**Bloc de texte:**
—————

Lesen im internationalen Vergleich
Ein Forschungsgutachten der Stiftung Lesen für das Bundesministerium für Bildung und Wissenschaft
ISBN 3-922695-03-5
Vue de France, l'Allemagne fait figure de paradis de la lecture. Puissance des maisons d'édition, importance du nombre de livres publiés chaque année, rôle décisif de Francfort, tradition de la lecture publique, opulence des bibliothèques universitaires, tout concourt au prestige du modèle d'Outre-Rhin. Car le miracle allemand n'est pas qu'économique, il est aussi culturel.
Le rapport sur la lecture réalisé par la Fondation de la lecture pour le ministère fédéral de l'Education et des Sciences conduit à porter quelques nuances à ce tableau idyllique. Il rappelle - et son esprit même est d'être comparatiste - que les problèmes de la lecture se posent en termes comparables dans les pays industriels d'ancienne culture et que finalement l'herbe n'est pas toujours beaucoup plus verte de l'autre côté de la barrière. L'inégalité dans l'accès à l'écrit, la mesure de l'illettrisme, la concurrence d'autres médias, le recul relatif du livre rapporté à l'accroissement du niveau de formation, de bien-être et de formation de la population sont des phénomènes communs à tous les pays. Comme l'est, avec des nuances, bien évidemment, l'ébauche d'une réflexion sur la lecture prise comme phénomène social essentiel.
Une prise de conscience politique
Février 1989 : une demande d'expertise, à l'initiative du ministère fédéral de l'Education et des Sciences, auprès de la Fondation pour la lecture. A l'arrière-plan de cette mission, une réponse du gouvernement fédéral à une question parlementaire du SPD * sur « le comportement de lecture et la culture du livre en RFA » (nov. 1986). Deux éléments devaient être pris en compte : l'absence d'études scientifiques d'ensemble du phénomène en République Fédérale d'Allemagne et la nécessité de développer des enquêtes parallèles à celles de quelques pays européens et des Etats-Unis.
Le rapport, publié en 1990, devait donc proposer une synthèse de l'état des méthodes et des résultats des recherches internationales sur ce thème; une évaluation des méthodes de recherche dans la perspective de leur application en RFA et de la possibilité de comparaisons internationales dans le domaine des comportements de lecteurs ; une identification des lacunes en matière de recherche ; enfin des propositions concrètes et applicables.

—————

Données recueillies
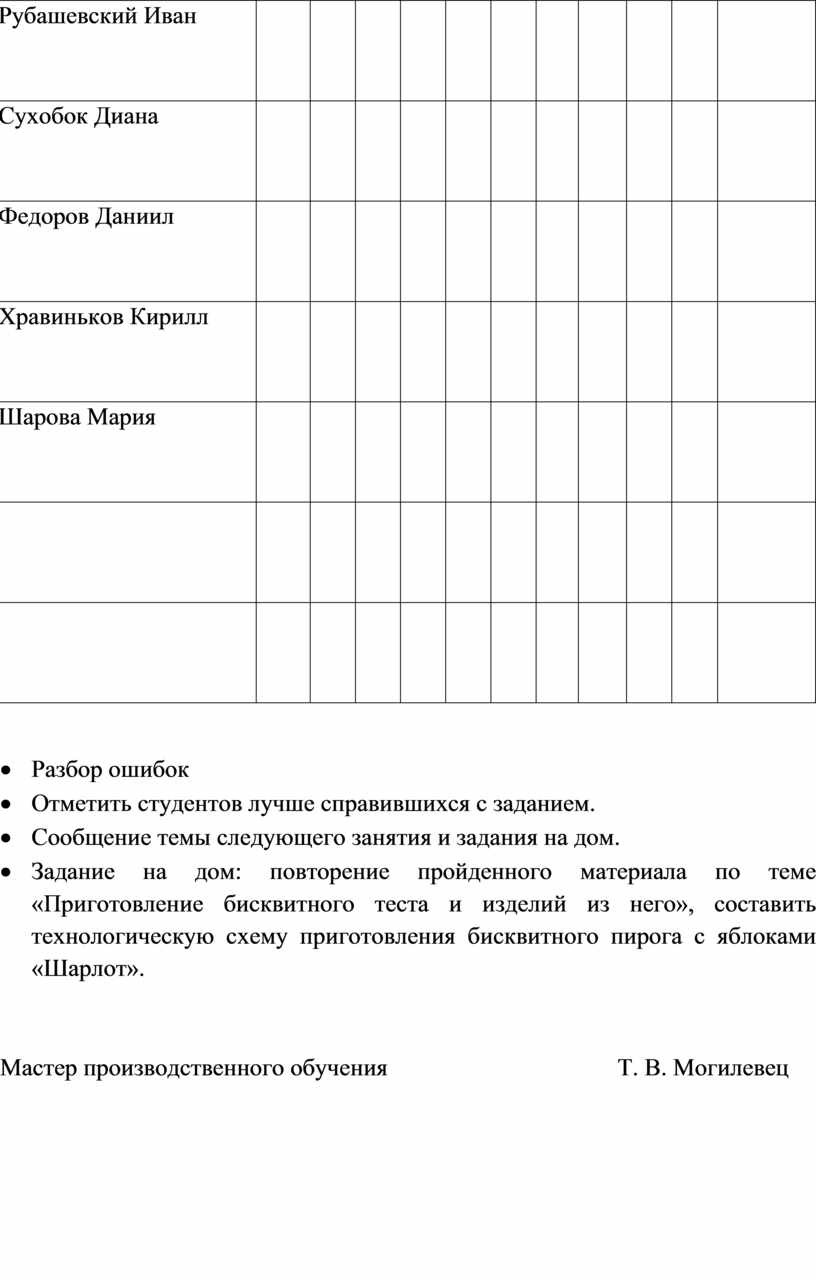 | Рубашевский Иван | | | | | | | | | | | |
|---|---|---|---|---|---|---|---|---|---|---|---|
| Сухобок Диана | | | | | | | | | | | |
| Федоров Даниил | | | | | | | | | | | |
| Хравиньков Кирилл | | | | | | | | | | | |
| Шарова Мария | | | | | | | | | | | |
| | | | | | | | | | | | |
| | | | | | | | | | | | |

• Разбор ошибок
• Отметить студентов лучше справившихся с заданием.
• Сообщение темы следующего занятия и задания на дом.
• Задание на дом: повторение пройденного материала по теме «Приготовление бисквитного теста и изделий из него», составить технологическую схему приготовления бисквитного пирога с яблоками «Шарлот».

Мастер производственного обучения Т. В. Могилевец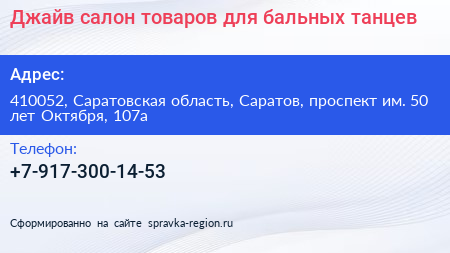 Джайв салон товаров для бальных танцев

Адрес:

410052, Саратовская область, Саратов, проспект им. 50 лет Октября, 107а

Телефон:

+7-917-300-14-53

Сформированно на сайте spravka-region.ru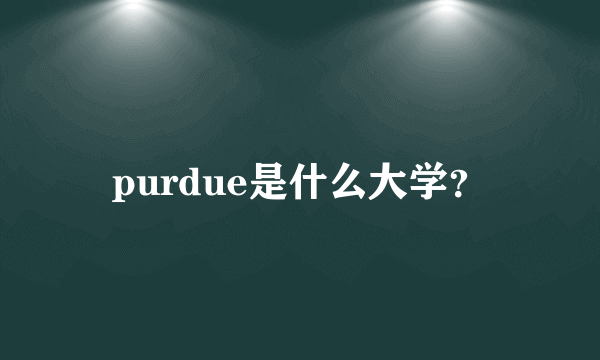 purdue是什么大学?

—————

**Problèmes à résoudre:**
[1] Recopiez mot pour mot, dans le texte sur le rapport de la Fondation de la lecture, tout ce qui va de « Le rapport sur » jusqu'à « phénomène social essentiel. ».
[2] Selon le texte sur le rapport de la Fondation de la lecture, à l'initiative de quel ministère la demande d'expertise de février 1989 a-t-elle été faite ?
[3] Poursuivez le texte sur le rapport de la Fondation de la lecture à partir de sa dernière phrase.

**Problèmes résolus:**
[1]
Le rapport sur la lecture réalisé par la Fondation de la lecture pour le ministère fédéral de l'Education et des Sciences conduit à porter quelques nuances à ce tableau idyllique. Il rappelle - et son esprit même est d'être comparatiste - que les problèmes de la lecture se posent en termes comparables dans les pays industriels d'ancienne culture et que finalement l'herbe n'est pas toujours beaucoup plus verte de l'autre côté de la barrière. L'inégalité dans l'accès à l'écrit, la mesure de l'illettrisme, la concurrence d'autres médias, le recul relatif du livre rapporté à l'accroissement du niveau de formation, de bien-être et de formation de la population sont des phénomènes communs à tous les pays. Comme l'est, avec des nuances, bien évidemment, l'ébauche d'une réflexion sur la lecture prise comme phénomène social essentiel.

[2] Elle a été faite à l'initiative du ministère fédéral de l'Education et des Sciences.

[3]
Du côté des pays étrangers - pays de langue allemande, France, Grande-Bretagne et Etats-Unis -, les questions principales devaient porter sur :
- les travaux scientifiques et les données les plus importantes relatives à la capacité de lecture, les standards de lecture, l'analphabétisme fonctionnel ; l'écart croissant de savoir (increasing knowledge gap) ; les modifications des comportements de lecture en relation avec l'élargissement du rôle des « médias électroniques » (image, acoustique, ordinateurs) ; les données mesurant le comportement de lecture et le rapport aux médias, en différenciant de préférence le livre les journaux et les périodiques ;
- les conclusions formulées dans ces différents pays sur les comportements de lecture de la population. Notamment en ce qui concerne les déficits des groupes à problèmes ;
- les actions engagées sur la base de ces conclusions.
Synthèse, études nationales, questions transversales
Le rapport présente trois volets de longueur très inégale, la plus grande part revenant aux bilans dressés pays par pays.
La première partie, rédigée par Anette Brinkmann, Alexander Botte, Bodo Franzmann, Heinrich Kreiblich, Rolf Ziltsperger, tous membre de la Stiftung Lesen (Mayence), rassemble synthétiquement les résultats les plus importants et définit pour l'Allemagne une stratégie d'observation prospective du comportement de lecture de la population.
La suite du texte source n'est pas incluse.